The momentum towards Building Information Modelling (BIM) has certainly been increasing over the last 12 months and the tipping point is not too far away for model based processes becoming the norm. The government strategy can become the catalyst to finally deliver upon the clear benefits that BIM promises. With the major clients in the industry pulling and the forward thinking members of the supply chain pushing, construction now has the opportunity to streamline and change a fragmented and often inefficient industry in need of modernization. With the impetus behind us and free collaboration platforms such as Tekla BIMsight that support model based integration and coordination there is no excuse not to get involved in BIM and model based processes.”

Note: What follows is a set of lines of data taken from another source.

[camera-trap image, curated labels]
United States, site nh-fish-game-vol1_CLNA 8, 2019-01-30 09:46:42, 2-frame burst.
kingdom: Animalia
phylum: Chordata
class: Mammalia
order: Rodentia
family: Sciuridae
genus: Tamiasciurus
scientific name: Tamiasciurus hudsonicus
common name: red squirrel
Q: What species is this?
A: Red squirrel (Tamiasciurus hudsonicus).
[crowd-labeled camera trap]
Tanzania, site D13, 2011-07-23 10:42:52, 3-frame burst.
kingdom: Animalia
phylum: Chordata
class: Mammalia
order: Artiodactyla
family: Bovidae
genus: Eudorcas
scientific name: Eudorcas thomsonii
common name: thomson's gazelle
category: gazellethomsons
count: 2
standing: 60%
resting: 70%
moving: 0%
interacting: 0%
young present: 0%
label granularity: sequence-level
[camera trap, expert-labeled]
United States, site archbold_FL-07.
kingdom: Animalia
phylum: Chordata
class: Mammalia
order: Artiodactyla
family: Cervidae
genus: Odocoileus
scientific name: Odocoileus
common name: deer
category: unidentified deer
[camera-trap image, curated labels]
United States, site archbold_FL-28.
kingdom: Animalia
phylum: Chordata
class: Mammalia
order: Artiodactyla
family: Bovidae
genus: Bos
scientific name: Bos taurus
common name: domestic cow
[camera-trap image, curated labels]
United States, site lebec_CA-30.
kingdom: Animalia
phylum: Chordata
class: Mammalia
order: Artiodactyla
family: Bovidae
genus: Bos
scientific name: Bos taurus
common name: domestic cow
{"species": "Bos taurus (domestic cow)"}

Whilst the new construction strategy clearly sets the goal of Level 2 BIM on public projects there is as yet no clear roadmap to achieving this and overcoming some of the issues associated with skills and knowledge gaps which are critical to effective BIM deployment within a short few years. The complexity and nature of BIM needs to be addressed and deployment needs to consider developments in consultant collaboration protocols in Europe and changes to procurement in UK contracts and appointments. The recurring concern regarding Insurance and Legal issues and liabilities as a hindrance to collaboration whilst more of an issue at Level 3 implementation need addressing now if we are to move to a Level 2 target.
ThinkBIM will certainly be covering some of the softer issues around enabling BIM on to projects including the legal/insurance issues, the role of the institutions in supporting BIM, cultural and leadership issues and the way in which people, process and systems will need to come together to provide solutions.
Let's not forget that the Government’s strategy paper is to deliver ‘significant cost reductions’ and that BIM is one of the enablers in this respect, a means to an end not an end in itself, therefore it must fit with an overall strategy that relentlessly focuses on delivering improved value.